Rien de tel en revanche lorsqu’on visite l’imposante collégiale Saint-Gervais Gisors, à quelques kilomètres de là, dont la beauté renaissante donne l’impression de se promener dans le sous-bois lumineux d’une forêt de hêtres, ou la modeste église Saint-Pierre à Neufmarché, à peine gâchée par les hideux ajouts contemporains. À Gisors encore, on salue le petit château de timbre-poste qui semble sorti d’une enluminure du XIIe siècle avec ses remparts de pierre construits sur le modèle des palissades en bois.

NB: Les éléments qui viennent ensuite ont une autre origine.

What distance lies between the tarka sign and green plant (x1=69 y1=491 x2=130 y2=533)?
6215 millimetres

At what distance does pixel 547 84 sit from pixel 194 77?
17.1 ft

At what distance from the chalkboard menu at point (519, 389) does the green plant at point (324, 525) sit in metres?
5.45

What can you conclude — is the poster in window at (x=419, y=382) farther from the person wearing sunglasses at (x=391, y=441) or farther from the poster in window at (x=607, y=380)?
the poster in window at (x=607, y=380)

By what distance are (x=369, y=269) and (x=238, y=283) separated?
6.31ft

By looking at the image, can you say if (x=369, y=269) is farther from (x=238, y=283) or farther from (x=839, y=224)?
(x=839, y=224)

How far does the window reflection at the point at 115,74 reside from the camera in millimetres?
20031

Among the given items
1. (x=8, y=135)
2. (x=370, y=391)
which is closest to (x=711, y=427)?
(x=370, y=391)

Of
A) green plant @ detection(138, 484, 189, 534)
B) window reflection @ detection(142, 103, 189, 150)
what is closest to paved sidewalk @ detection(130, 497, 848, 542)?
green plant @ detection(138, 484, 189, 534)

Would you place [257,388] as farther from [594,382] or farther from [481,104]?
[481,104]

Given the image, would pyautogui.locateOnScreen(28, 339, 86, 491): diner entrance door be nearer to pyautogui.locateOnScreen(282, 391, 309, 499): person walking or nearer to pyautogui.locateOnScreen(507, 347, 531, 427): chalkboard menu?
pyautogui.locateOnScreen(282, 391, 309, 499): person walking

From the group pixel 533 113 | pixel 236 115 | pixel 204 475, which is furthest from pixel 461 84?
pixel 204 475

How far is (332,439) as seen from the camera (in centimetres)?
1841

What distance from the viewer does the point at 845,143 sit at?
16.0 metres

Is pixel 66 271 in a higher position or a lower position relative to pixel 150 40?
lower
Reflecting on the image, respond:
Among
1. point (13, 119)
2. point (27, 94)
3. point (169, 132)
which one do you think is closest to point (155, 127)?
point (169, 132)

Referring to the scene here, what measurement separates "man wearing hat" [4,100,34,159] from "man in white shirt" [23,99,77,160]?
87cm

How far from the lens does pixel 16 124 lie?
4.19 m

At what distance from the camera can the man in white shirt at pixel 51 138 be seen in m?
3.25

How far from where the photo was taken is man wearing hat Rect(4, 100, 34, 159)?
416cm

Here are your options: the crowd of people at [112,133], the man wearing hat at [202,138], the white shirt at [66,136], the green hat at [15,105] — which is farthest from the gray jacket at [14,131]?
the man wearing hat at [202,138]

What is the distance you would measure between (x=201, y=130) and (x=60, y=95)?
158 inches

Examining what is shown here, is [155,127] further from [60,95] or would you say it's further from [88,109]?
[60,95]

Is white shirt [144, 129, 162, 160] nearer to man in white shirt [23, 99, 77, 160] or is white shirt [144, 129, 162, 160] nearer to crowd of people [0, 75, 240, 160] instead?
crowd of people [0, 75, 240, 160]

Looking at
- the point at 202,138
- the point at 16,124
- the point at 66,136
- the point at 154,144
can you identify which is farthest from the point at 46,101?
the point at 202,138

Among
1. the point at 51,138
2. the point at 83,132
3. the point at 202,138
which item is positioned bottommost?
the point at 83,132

Douce marche dans la forêt de Lyons, où je cueille au pied des bouleaux les deux seuls bolets de la saison (que j’abandonnerai plus loin). Premières gouttes, craquement des glands sous le pas, nulle traces de bêtes, très peu d’oiseaux.

 

 

On part de bourg en bourg, d’église en château, visitant celui-ci, à Miromesnil, où naquit Maupassant , celui-là, fortifié, de Rambures, encore un décor de conte de fée, où la pauvre Marie de Rambures se mourait de froid et de nostalgie tropicale dans sa chambre-volière, ou l’imposant château de la Roche-Guyon, idéalement situé au-dessus de la Seine. On pousse jusqu’au Crotoy sur le littoral, où Jules Verne habita une petite maison blanche et bleue, on retourne rêver à Ault où la lumière est encore à pleurer. À Giverny, où l’on arrive pour la toute dernière journée d’ouverture, ce n’est pas tant le jardin qui éblouit, que la collection d’estampes de Monet…

 

Installé chaque matin à la fenêtre qui donne sur la rue, entre deux radiateurs qui ménagent dans la vieille maison froide un petit espace de douceur, je songe à la nouvelle de Maupassant « Première neige », qui dit si bien l’insupportable usure du froid dans un manoir normand ; mais ici tout est doux, tout est bien habitable. Je joue de l’accordéon devant la fenêtre, et les rares passants s’en étonnent.

 

Puis novembre tombe d’un seul coup de vent glacé sur le village déserté, et les petites feuilles du rosier grimpant auquel s’accroche une dernière fleur pâlotte se mettent à trembler. Tremblent aussi les hortensias défaits, les branches du grand marronnier de la place, la haie de lierre sur le mur de brique où ne s’affaire plus aucun insecte, les herbes folles entre les pavés, le duvet du rouge-gorge. Une tourterelle presque invisible traverse le ciel uniformément gris. On franchit à reculons les portes de ce monde tremblant.

 

Je ne reviendrai pas à Gerberoy, puisqu’il est impossible de revenir en arrière, mais j’y songerai souvent.

 

 

Normandie, Picardie, Oise, juillet et octobre-novembre 2018

 

 

© Lionel Seppoloni, tous droits réservés.